Pour appréhender en profondeur le surgissement de la problématique du terrorisme au Sahel, un bref rappel des causes, aussi bien lointaines qu’immédiates, s’impose. Les unes comme les autres sont mues par des considérations économiques, selon la maxime marxiste qui veut que l’infrastructure détermine toujours la superstructure.
Pour remonter dans le temps, il faut dire que l’Afrique, en général, a été victime de formes de « terrorisme » dès l’invasion de l’Égypte antique par les troupes du roi perse Cambyse en 525 avant Jésus-Christ, avec l’acculturation qui en a résulté et le renversement de certaines valeurs ontologiques, telles que la conception du cosmos et le matriarcat qui régissait la vie en société. D’une société jadis gouvernée, au plan culturel et religieux, par le vitalisme, on a fait une autre société fondée sur des dieux et des pratiques venus d’ailleurs, avec tout ce que cela comporte en termes de désorientation et de perte de confiance en soi.
Plus tard, la geste des Almoravides, conduite par Youssef Ibn Tachefin, et le commerce triangulaire qui s’ensuivit, ont fait du continent un appendice économique et culturel des autres, avec des effets induits qui se poursuivent jusqu’à présent.
Quant aux causes plus immédiates, la chute du mur de Berlin et ses implications politiques (remise en cause des alliances traditionnelles) et économiques (mondialisation marchande et financière prédatrice) ont favorisé l’émergence du phénomène au Sahel, en raison de la course des puissances occidentales au « coffre-fort africain » (Mozambique, RD Congo, Corne de l’Afrique et Sahel notamment).
Les puissances ainsi menacées dans leurs anciennes « possessions », voyant d’un mauvais œil cette intrusion, ont, faute de mieux, mis en branle leurs réseaux dormants pour « effrayer leurs sujets » et imposer durablement leur imperium économique et militaire.

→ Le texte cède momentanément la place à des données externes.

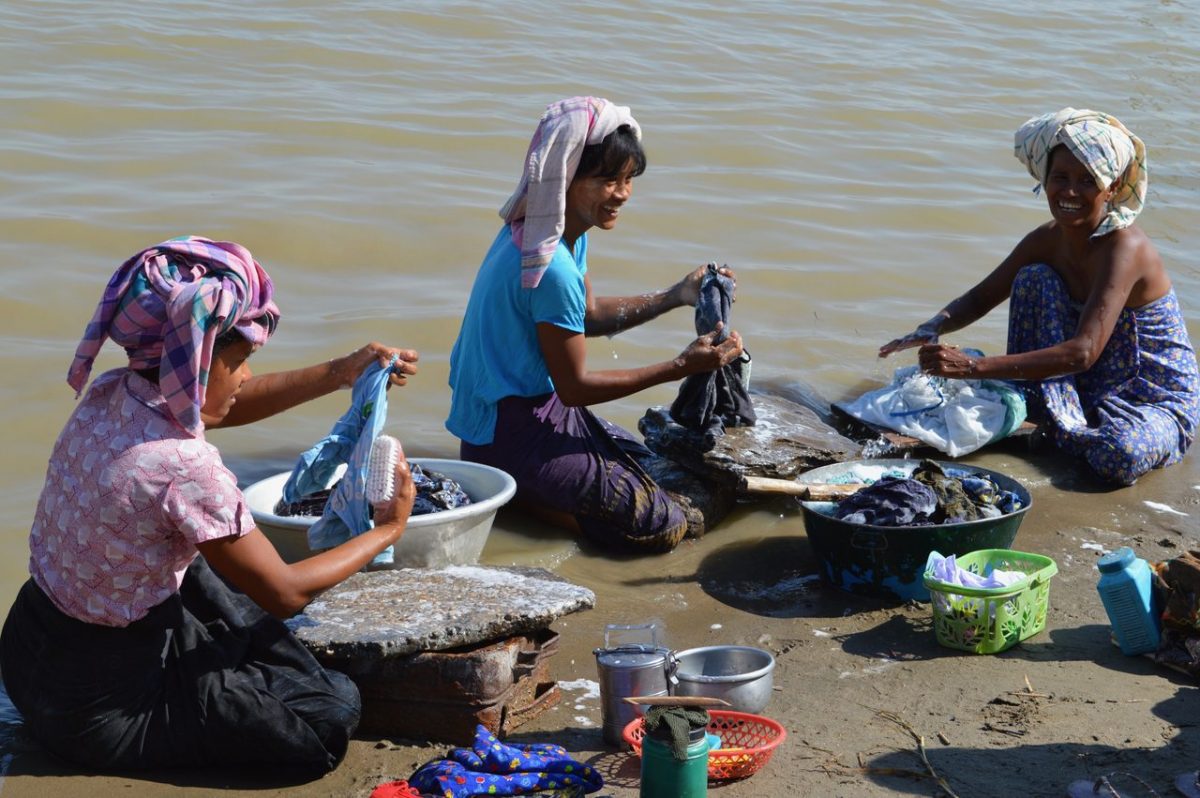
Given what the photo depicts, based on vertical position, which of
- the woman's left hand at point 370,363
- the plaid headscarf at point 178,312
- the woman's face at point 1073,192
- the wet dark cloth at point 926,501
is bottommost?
the wet dark cloth at point 926,501

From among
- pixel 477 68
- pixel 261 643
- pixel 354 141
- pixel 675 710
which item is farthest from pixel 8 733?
pixel 477 68

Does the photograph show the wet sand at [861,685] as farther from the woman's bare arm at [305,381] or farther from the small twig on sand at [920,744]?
the woman's bare arm at [305,381]

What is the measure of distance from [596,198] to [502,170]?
4.75m

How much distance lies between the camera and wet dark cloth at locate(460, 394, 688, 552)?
485cm

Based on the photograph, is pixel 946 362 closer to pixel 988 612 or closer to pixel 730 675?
pixel 988 612

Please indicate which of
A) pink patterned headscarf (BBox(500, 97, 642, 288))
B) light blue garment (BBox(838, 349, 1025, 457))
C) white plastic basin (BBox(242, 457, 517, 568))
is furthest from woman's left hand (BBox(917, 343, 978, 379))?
white plastic basin (BBox(242, 457, 517, 568))

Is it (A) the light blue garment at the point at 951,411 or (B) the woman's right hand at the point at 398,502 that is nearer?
(B) the woman's right hand at the point at 398,502

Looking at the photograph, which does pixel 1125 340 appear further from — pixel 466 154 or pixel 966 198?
pixel 466 154

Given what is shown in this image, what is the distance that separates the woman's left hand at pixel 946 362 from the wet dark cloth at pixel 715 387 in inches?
27.7

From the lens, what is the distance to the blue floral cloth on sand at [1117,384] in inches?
225

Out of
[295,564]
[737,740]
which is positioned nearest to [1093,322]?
[737,740]

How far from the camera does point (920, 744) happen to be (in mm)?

Les bases du « djihadisme » moderne étaient ainsi posées. De Maputo au Sud-Kivu, en passant par Kano, Bamako, Niamey ou Ouagadougou, le continent s’est retrouvé ensanglanté par un phénomène nourri à la fois par la manne financière en provenance du Golfe et par l’impérialisme international attiré par les fabuleuses richesses de la sous-région.
Les premiers bénéficiaires de cette terreur restent les puissances occidentales, à travers les ventes massives d’armes, et les « djihadistes » eux-mêmes, pour la gloire ou pour les trafics en tout genre (drogues, armes sophistiquées, cigarettes, etc.).
Du coup, les véritables questions, la monnaie unique, le chômage des jeunes, le développement des secteurs prioritaires, sont reléguées au second plan, nourrissant un fléau qui ne prospère que là où la pauvreté sévit.
Les problèmes de cohésion sociale et de déchirures ethniques invoqués ne sont que de la poudre aux yeux destinée à masquer cette prédation millénaire.
L’Afrique a pourtant été le berceau de grands empires qui avaient réalisé leur osmose en étant de véritables États-nations, à une époque où l’Europe vivotait encore culturellement et économiquement au Moyen Âge.
Il nous faut donc réorienter le débat, non seulement à l’échelle du continent, mais aussi avec nos partenaires, pour sortir de cette spirale infernale. Pour ce faire, il faut parler d’une même voix, car nous avons été trop longtemps victimes de ce choc des ignorances, conséquence directe de la faiblesse structurelle de nos micro-États.
Autrement, cette faiblesse nous conduira à une disparition programmée dans les cercles de réflexion impérialistes. C’est la survie même de nos États qui est en jeu dans cette guerre que nous devons impérativement gagner, afin de nous atteler à la résolution des préoccupations fondamentales des masses africaines, lesquelles, mutatis mutandis, demeurent pratiquement les mêmes.